About this exercise -> Scan the data below for lines holding the word "site", and copy each line found.

Data extract ->
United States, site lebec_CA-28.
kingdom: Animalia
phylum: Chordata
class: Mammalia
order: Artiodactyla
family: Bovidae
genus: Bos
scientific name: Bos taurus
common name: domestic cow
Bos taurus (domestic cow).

* * *

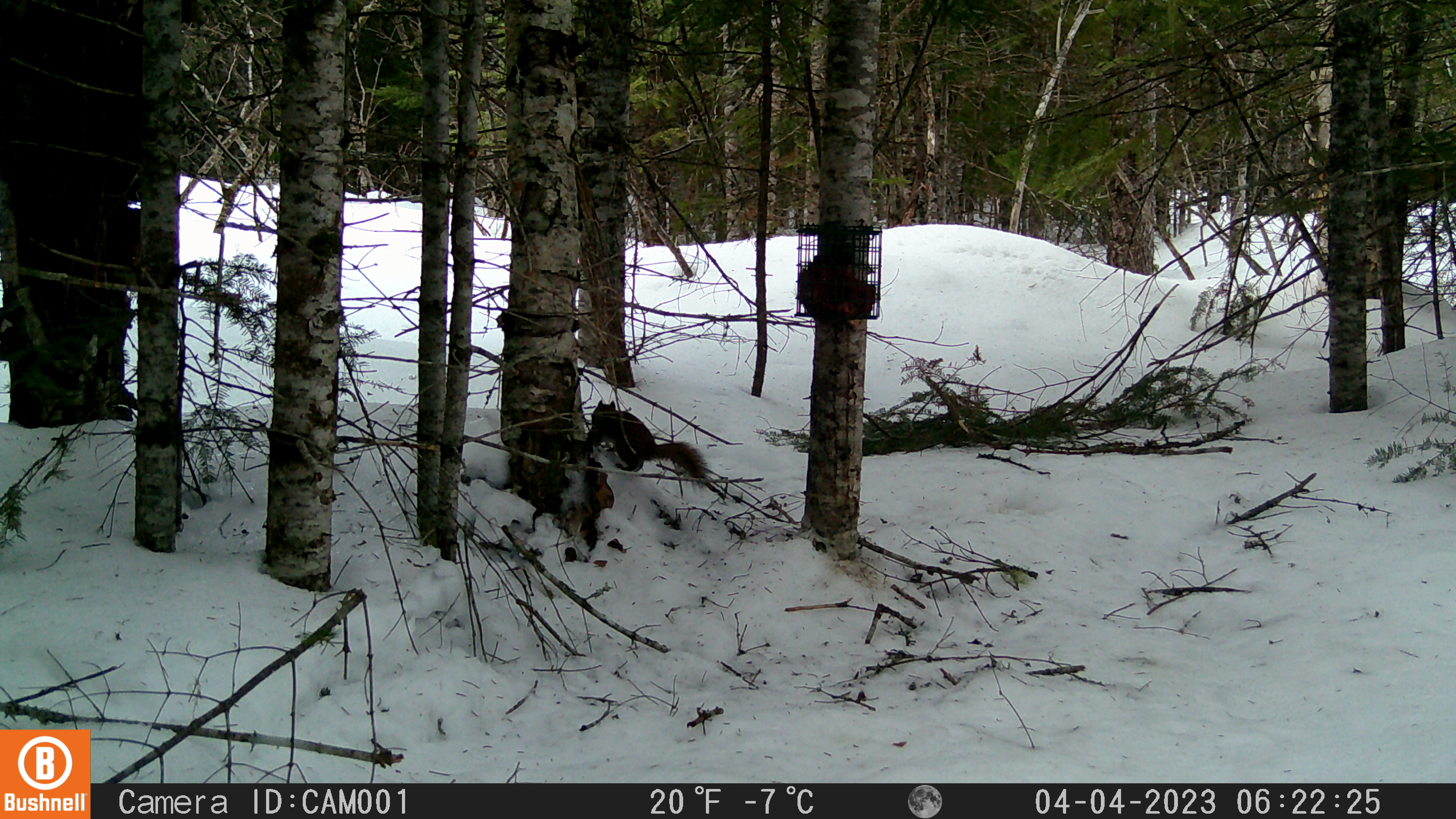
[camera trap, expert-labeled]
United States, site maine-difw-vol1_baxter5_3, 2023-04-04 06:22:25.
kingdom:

...

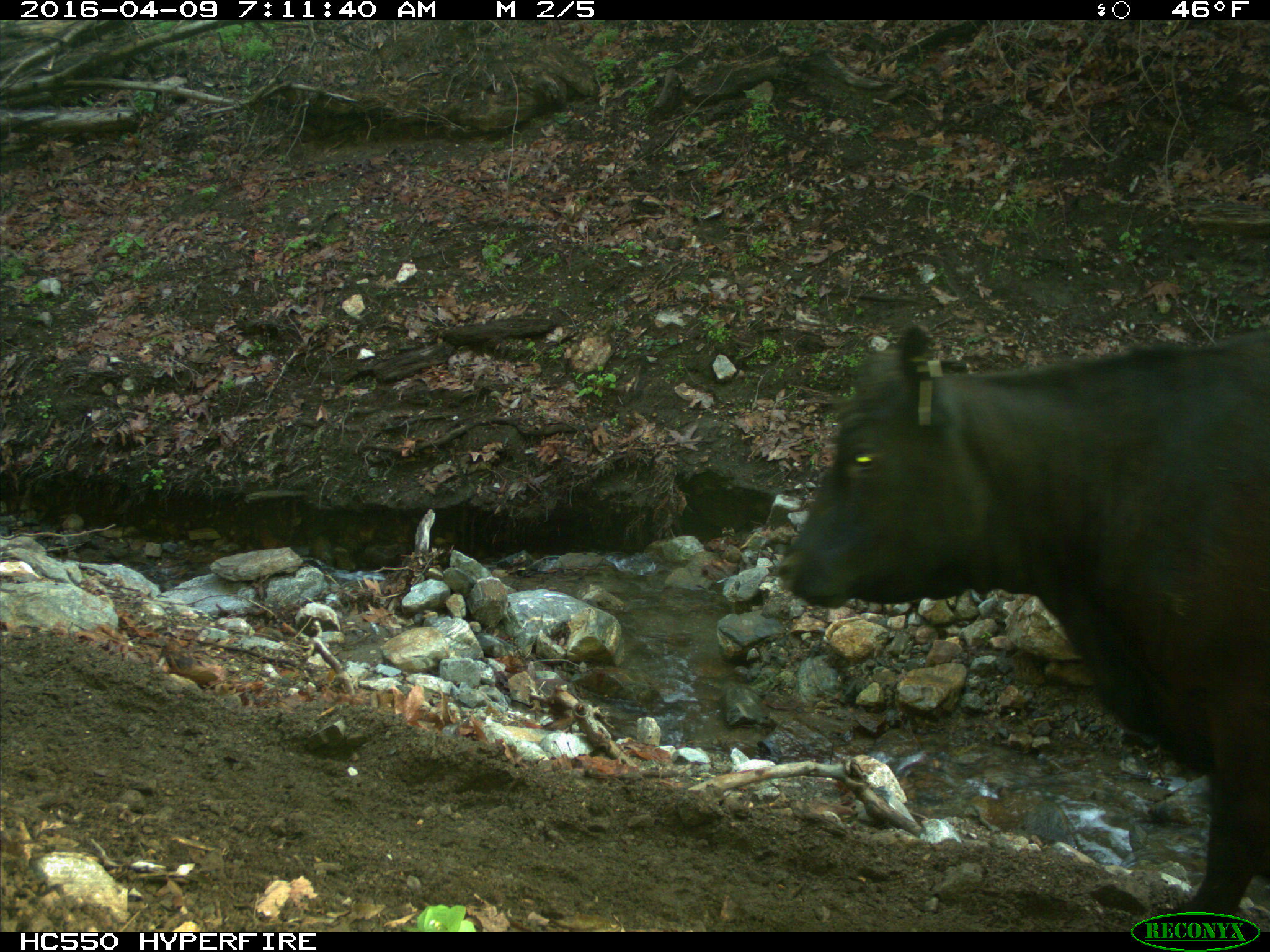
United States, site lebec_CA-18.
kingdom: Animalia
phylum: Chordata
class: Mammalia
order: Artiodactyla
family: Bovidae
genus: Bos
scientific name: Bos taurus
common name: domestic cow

Answer to this problem ->
United States, site lebec_CA-28.
United States, site maine-difw-vol1_baxter5_3, 2023-04-04 06:22:25.
United States, site lebec_CA-18.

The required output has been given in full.